*Work order:*
All entries need to be written out verbatim, with pictures omitted.

*Extracted data:*
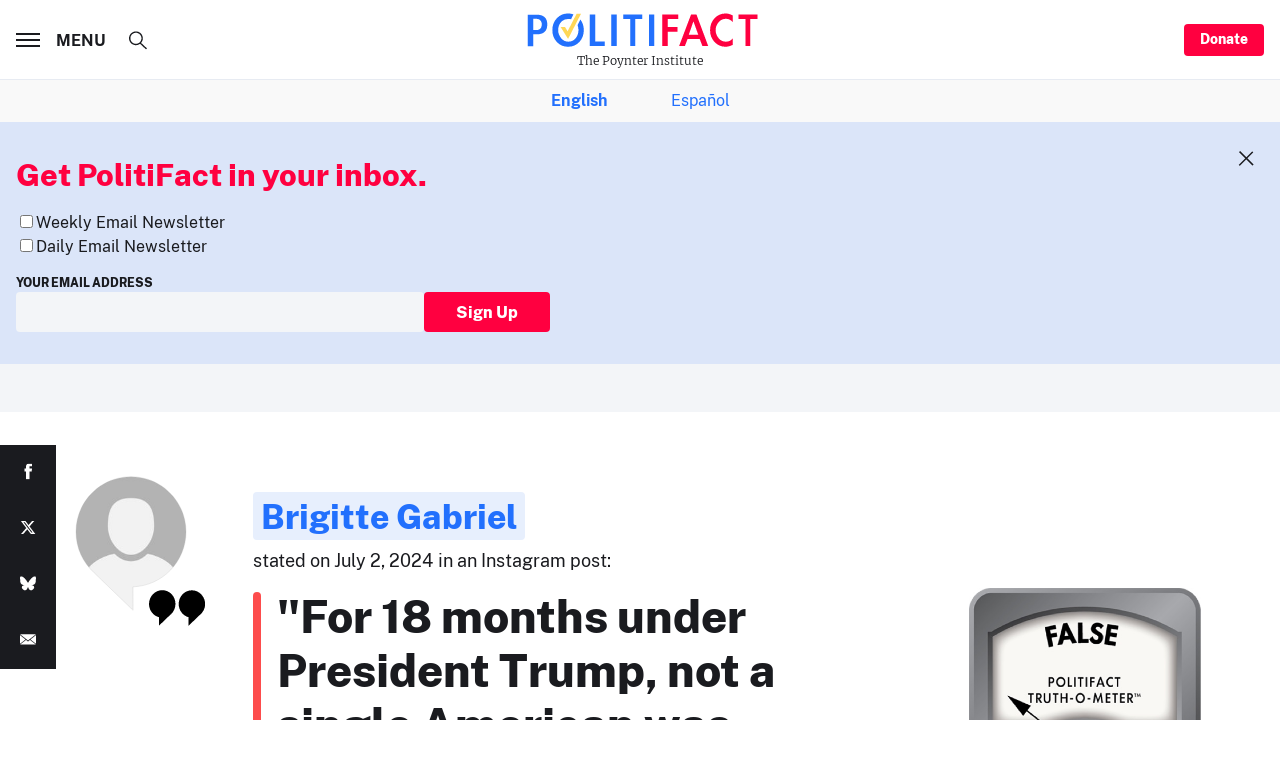

--- FILE ---
content_type: text/html; charset=utf-8
request_url: https://www.google.com/recaptcha/api2/aframe
body_size: 265
content:
<!DOCTYPE HTML><html><head><meta http-equiv="content-type" content="text/html; charset=UTF-8"></head><body><script nonce="BEErp1WUsoJcdNe-C6ZfoQ">/** Anti-fraud and anti-abuse applications only. See google.com/recaptcha */ try{var clients={'sodar':'https://pagead2.googlesyndication.com/pagead/sodar?'};window.addEventListener("message",function(a){try{if(a.source===window.parent){var b=JSON.parse(a.data);var c=clients[b['id']];if(c){var d=document.createElement('img');d.src=c+b['params']+'&rc='+(localStorage.getItem("rc::a")?sessionStorage.getItem("rc::b"):"");window.document.body.appendChild(d);sessionStorage.setItem("rc::e",parseInt(sessionStorage.getItem("rc::e")||0)+1);localStorage.setItem("rc::h",'1768869073197');}}}catch(b){}});window.parent.postMessage("_grecaptcha_ready", "*");}catch(b){}</script></body></html>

*Answer to the exercise:*
--- FILE ---
content_type: text/html; charset=utf-8
request_url: https://www.google.com/recaptcha/api2/aframe
body_size: 265
content:
<!DOCTYPE HTML><html><head><meta http-equiv="content-type" content="text/html; charset=UTF-8"></head><body><script nonce="BEErp1WUsoJcdNe-C6ZfoQ">/** Anti-fraud and anti-abuse applications only. See google.com/recaptcha */ try{var clients={'sodar':'https://pagead2.googlesyndication.com/pagead/sodar?'};window.addEventListener("message",function(a){try{if(a.source===window.parent){var b=JSON.parse(a.data);var c=clients[b['id']];if(c){var d=document.createElement('img');d.src=c+b['params']+'&rc='+(localStorage.getItem("rc::a")?sessionStorage.getItem("rc::b"):"");window.document.body.appendChild(d);sessionStorage.setItem("rc::e",parseInt(sessionStorage.getItem("rc::e")||0)+1);localStorage.setItem("rc::h",'1768869073197');}}}catch(b){}});window.parent.postMessage("_grecaptcha_ready", "*");}catch(b){}</script></body></html>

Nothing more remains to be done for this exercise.